Now for the typical rant. Back to the suspected terrorist solution, let me first say of course no one wants terrorists to have weapons of mass destruction. But more importantly, hiding this Orlando incident behind a discussion about ISIS and terrorists is a red herring. The coward who shot up that club (I won't be using any of the shooters names, they can find glory somewhere other than my blog) was messed up in the head, but he didn't know ISIS from Hamas from Al Qaeda, and his target wasn't America, his target was the gay community. Rather than deal with that, rather than look at ourselves and see how our own rhetorical violence against the LGBT community might some how incite this sort of madness from a broken person, we deflect and talk about terrorists. It's unethical to ignore how the worst of us have been physically violent to these people and a near majority of us at best hide behind semantics to try to curb their happiness and then shrug our shoulders and wonder, "I don't know why that guy would target a gay club." If you want to make a list to keep people from owning guns based on this incident, it should be a list of suspected homophobic ass hats (but "suspected" lists are bad, so kill the list idea, but also stop hiding behind Islamic terrorism here).

The other major solution being discussed is the legality of assault rifles. This wave of violence brought the rhetoric to a new low, IMO. Now we'er suppose to believe there is no such thing as assault rifles, that because fully automatic weapons are already outlawed there is nothing further to be done. It's a fun game of semantics but not all that convincing. You know an assault rifle when you see one, but more importantly these cowards know one when they see one. They aren't bringing your dad's 30 ought 6 to these killing sprees because they know those guns make shitty assault rifles, they hunt deer well but they aren't effective at killing as many people as possible as fast as possible.

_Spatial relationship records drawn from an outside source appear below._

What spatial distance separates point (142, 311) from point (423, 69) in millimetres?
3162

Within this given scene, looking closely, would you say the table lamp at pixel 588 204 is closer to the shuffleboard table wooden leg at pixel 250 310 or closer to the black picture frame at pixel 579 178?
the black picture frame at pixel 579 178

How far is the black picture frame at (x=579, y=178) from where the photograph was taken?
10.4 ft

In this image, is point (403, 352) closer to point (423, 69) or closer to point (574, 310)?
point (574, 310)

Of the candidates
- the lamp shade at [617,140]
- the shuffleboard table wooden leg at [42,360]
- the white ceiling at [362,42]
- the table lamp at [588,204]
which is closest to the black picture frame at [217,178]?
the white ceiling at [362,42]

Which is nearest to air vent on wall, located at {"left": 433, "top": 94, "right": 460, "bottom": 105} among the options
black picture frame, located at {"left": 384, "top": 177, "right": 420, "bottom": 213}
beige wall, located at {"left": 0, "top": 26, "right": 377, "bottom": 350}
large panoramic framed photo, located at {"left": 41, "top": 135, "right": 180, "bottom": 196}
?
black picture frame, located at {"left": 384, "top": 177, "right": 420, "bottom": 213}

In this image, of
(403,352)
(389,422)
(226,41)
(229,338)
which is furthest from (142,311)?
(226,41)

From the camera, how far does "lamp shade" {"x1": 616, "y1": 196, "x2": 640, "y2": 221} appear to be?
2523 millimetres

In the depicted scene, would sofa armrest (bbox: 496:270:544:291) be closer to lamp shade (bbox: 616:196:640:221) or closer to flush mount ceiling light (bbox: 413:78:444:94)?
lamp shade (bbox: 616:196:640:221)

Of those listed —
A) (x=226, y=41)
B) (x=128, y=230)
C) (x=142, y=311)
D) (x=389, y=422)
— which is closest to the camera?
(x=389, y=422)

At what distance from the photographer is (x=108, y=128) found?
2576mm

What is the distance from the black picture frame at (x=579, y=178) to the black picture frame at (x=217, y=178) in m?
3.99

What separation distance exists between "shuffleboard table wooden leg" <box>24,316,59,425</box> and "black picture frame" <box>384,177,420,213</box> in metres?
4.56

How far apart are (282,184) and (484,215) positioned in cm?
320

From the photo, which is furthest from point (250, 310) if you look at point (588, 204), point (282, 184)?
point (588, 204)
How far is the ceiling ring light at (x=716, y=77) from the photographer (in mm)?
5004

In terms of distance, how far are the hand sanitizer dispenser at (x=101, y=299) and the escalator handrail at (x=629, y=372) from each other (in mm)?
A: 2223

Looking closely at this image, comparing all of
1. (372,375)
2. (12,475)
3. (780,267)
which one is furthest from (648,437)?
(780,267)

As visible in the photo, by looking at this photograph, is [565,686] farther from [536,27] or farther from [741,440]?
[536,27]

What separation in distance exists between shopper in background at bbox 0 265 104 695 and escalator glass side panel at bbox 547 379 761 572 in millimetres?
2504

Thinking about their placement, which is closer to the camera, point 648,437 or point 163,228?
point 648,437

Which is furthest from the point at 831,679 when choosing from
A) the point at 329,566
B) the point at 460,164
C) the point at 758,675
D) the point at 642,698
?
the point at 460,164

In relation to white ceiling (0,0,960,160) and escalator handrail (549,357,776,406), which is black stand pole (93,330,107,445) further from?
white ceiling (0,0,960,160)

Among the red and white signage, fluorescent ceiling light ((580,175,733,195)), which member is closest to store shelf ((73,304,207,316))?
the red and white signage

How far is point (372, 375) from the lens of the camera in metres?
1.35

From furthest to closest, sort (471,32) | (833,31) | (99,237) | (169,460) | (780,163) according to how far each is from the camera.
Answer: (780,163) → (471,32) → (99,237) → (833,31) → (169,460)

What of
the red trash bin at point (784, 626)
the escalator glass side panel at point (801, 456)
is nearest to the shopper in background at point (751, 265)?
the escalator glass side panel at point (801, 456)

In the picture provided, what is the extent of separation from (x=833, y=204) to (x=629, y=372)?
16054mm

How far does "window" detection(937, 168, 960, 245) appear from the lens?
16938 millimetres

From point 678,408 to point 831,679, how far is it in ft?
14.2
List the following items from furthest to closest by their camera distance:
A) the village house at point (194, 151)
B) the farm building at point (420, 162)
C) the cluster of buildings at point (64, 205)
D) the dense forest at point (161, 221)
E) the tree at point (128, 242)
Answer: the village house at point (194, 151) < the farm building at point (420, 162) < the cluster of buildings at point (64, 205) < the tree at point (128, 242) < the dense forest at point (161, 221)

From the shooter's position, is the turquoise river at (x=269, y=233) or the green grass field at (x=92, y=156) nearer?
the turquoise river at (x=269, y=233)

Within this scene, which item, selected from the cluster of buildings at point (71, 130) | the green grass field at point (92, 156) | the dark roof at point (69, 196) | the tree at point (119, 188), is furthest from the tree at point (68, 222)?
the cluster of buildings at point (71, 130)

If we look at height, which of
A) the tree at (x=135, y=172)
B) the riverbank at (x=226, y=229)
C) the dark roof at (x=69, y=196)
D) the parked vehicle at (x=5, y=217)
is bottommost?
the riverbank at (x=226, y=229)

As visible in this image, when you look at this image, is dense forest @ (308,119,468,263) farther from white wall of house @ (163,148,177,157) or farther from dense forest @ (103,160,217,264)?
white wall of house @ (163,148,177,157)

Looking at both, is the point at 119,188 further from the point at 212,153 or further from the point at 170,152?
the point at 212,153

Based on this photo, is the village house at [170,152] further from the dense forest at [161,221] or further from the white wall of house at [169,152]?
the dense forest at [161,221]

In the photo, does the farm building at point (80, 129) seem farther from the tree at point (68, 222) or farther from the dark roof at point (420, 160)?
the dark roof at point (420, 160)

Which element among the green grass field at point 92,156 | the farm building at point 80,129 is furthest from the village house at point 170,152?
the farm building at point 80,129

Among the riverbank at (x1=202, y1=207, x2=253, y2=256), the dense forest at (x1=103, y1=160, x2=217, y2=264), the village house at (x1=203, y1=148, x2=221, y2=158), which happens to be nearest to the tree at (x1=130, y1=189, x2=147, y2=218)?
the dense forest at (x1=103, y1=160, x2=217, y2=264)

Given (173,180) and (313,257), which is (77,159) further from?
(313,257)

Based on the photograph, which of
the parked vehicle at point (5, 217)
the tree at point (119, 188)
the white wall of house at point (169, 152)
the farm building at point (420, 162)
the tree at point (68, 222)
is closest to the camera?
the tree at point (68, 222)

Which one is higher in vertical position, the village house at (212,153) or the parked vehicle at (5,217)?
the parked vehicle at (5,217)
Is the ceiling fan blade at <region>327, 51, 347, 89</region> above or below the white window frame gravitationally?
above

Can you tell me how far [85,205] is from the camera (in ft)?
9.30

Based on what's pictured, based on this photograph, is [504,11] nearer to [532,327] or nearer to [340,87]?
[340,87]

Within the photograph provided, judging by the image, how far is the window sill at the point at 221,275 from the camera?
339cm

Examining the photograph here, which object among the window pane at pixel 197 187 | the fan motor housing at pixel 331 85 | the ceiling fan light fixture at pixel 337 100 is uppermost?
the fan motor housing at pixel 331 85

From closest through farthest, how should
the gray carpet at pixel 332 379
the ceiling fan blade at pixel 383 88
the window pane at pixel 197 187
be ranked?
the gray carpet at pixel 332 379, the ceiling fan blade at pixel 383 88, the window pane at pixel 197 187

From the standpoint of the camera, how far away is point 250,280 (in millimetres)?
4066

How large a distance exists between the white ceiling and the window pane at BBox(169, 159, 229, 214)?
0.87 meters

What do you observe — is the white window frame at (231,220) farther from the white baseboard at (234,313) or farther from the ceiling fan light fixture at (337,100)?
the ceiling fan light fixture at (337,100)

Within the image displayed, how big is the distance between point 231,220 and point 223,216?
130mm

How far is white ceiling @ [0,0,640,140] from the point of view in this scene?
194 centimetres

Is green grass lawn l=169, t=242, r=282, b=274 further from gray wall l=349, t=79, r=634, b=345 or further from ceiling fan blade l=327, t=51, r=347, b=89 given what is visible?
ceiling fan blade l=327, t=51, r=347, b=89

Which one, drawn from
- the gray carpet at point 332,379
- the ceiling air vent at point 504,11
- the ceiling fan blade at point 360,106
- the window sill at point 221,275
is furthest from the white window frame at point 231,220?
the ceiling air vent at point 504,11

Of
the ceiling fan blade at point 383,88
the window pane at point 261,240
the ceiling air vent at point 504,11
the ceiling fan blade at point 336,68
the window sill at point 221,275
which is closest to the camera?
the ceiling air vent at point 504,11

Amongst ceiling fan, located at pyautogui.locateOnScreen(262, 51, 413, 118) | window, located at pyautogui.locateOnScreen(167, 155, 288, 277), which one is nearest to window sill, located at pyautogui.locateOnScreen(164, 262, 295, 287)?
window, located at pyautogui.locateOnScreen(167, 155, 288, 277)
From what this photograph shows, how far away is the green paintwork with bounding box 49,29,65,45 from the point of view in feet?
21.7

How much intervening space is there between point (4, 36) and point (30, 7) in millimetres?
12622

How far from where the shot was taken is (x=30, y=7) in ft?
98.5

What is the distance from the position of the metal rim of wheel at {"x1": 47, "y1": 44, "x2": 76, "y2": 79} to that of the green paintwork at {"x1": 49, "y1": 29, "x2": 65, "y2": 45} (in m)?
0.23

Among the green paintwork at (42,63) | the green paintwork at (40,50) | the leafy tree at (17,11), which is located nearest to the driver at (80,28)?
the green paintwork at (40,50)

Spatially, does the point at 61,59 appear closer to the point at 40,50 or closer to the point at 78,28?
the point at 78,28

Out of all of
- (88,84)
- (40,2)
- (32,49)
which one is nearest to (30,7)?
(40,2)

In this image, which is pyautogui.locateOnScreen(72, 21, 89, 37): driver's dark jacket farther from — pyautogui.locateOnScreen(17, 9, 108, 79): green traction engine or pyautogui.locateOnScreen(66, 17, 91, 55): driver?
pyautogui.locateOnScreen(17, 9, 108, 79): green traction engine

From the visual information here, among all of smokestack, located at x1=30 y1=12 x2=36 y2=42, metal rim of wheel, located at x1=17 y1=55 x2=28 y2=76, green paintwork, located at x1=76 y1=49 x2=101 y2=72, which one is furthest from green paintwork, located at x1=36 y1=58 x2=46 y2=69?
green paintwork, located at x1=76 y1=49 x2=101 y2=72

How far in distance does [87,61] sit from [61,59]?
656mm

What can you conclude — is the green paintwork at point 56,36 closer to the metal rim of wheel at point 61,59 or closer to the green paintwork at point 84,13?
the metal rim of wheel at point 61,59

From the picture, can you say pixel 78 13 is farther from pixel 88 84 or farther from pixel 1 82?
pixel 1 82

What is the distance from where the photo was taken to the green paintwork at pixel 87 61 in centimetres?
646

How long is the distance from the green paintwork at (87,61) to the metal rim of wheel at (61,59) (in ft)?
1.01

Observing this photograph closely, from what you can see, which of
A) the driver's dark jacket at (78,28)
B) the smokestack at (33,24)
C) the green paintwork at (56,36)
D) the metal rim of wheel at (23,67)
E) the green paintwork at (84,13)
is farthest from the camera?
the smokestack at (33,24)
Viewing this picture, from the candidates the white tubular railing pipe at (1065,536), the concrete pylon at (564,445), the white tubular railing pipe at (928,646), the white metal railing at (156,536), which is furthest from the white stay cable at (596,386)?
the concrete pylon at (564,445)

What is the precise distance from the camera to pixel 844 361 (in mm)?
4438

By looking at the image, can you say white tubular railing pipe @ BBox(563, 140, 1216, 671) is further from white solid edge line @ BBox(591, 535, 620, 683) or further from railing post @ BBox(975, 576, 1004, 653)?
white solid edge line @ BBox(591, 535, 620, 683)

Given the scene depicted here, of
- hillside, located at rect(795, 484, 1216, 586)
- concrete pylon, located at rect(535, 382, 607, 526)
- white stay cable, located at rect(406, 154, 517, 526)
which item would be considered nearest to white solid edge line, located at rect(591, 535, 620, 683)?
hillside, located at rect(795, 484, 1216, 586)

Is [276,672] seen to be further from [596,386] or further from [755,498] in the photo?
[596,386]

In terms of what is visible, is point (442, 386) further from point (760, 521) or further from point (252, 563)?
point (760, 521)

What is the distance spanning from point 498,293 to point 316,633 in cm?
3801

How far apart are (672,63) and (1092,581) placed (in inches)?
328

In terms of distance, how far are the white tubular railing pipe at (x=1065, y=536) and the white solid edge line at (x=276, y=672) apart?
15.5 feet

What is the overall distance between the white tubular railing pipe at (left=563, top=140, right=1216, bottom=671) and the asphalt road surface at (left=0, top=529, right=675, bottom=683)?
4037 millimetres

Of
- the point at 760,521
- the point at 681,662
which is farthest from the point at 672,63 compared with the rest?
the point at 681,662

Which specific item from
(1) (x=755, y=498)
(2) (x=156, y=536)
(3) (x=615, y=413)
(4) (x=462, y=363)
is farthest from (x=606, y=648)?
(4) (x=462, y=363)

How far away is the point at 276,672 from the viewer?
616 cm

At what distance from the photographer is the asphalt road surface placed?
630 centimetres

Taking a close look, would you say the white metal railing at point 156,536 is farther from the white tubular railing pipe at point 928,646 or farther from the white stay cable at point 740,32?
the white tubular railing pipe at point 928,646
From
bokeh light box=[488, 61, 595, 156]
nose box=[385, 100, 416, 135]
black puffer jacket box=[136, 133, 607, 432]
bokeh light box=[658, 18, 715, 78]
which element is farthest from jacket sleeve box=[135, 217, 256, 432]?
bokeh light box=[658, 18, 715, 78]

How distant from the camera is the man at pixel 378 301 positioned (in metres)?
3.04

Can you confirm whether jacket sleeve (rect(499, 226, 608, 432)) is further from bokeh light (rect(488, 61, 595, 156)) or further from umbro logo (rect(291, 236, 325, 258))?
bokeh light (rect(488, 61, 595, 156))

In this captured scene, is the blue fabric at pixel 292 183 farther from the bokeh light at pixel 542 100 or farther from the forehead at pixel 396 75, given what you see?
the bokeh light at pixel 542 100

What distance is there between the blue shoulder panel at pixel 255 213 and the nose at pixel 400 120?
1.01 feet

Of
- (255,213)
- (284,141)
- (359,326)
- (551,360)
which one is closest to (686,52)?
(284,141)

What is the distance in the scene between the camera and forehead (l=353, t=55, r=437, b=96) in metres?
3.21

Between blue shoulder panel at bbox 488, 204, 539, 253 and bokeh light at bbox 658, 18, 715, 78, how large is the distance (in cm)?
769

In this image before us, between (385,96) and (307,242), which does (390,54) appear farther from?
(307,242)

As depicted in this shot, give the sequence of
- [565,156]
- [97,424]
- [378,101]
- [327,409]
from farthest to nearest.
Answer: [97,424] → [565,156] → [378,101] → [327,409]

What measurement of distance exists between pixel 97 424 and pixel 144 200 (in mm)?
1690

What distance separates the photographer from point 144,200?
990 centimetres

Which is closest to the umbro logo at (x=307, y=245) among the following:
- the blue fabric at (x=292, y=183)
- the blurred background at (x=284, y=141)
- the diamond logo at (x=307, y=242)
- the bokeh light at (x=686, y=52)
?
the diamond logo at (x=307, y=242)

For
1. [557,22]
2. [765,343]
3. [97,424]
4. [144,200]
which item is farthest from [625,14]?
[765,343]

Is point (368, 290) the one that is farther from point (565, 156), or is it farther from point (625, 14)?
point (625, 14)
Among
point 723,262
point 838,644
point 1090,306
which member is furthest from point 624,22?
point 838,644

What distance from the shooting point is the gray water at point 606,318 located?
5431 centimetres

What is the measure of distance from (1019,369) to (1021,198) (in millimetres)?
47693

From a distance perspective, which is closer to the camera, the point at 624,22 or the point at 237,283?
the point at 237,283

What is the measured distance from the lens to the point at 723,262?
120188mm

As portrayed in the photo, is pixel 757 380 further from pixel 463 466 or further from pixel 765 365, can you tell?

I get it, 100%, it's fun to go to a shooting range and to pull the trigger a bunch of times as fast as possible and put holes in a target (sometimes even some that look like people), but otherwise there isn't any good coming from assault rifles being so readily and easily available. So available that a nearly mentally retarded boy could get one and shoot up a school full of elementary school kids. I won't be convinced that that barely functional human being would have been able to acquire the money nor know how to navigate the black-market to purchase such a weapon had they been illegal. So sorry, not buying the "gun laws wouldn't have saved one life." I'm 100% certain there would be 10 or more elementary aged children still alive with that one little change in our laws; if that means nothing to you then our bridge has a much broader gap to span (and I honestly worry about you owning guns).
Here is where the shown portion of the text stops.